[Start of section]

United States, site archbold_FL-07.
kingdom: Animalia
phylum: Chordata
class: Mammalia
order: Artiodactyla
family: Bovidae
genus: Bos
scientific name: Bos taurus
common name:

[End of section]

Your reply should repeat the entire listing, word for word and complete.

# WRITTEN SOLUTION
United States, site archbold_FL-07.
kingdom: Animalia
phylum: Chordata
class: Mammalia
order: Artiodactyla
family: Bovidae
genus: Bos
scientific name: Bos taurus
common name:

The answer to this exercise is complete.